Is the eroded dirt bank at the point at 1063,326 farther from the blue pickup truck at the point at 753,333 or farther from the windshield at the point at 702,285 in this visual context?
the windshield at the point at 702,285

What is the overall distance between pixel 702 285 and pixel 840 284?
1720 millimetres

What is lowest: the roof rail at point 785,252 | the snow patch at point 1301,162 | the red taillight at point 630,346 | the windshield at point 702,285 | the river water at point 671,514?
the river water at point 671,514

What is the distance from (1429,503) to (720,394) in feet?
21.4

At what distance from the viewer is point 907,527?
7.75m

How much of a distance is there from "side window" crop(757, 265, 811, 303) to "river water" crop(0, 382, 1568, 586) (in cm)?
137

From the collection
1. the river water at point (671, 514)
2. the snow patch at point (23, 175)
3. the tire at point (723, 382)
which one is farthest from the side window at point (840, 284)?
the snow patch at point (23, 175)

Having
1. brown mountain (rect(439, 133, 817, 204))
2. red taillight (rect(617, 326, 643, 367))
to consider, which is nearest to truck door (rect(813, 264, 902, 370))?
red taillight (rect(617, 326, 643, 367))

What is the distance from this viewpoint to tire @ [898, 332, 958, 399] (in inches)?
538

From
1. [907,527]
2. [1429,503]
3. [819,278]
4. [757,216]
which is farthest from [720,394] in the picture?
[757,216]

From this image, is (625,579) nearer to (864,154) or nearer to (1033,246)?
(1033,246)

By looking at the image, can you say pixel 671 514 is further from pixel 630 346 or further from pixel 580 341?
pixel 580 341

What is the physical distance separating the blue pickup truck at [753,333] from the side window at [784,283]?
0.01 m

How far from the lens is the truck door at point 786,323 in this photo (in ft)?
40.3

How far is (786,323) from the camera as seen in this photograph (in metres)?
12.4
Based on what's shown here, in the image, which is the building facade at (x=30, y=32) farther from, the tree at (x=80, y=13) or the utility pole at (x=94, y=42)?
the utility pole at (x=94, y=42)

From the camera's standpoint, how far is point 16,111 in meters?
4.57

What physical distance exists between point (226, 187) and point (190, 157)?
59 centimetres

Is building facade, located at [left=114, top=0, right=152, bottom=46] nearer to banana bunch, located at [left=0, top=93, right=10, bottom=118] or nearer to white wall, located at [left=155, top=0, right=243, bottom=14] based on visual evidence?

◆ What you should do: Please render the listing from the line containing "What physical distance" through the end of the listing as a Markdown table with columns "No." and "Line", numbering each row and leaving out blank lines.

◆ Written response:
| No. | Line |
|---|---|
| 1 | What physical distance exists between point (226, 187) and point (190, 157)? |
| 2 | 59 centimetres |
| 3 | Is building facade, located at [left=114, top=0, right=152, bottom=46] nearer to banana bunch, located at [left=0, top=93, right=10, bottom=118] or nearer to white wall, located at [left=155, top=0, right=243, bottom=14] based on visual evidence? |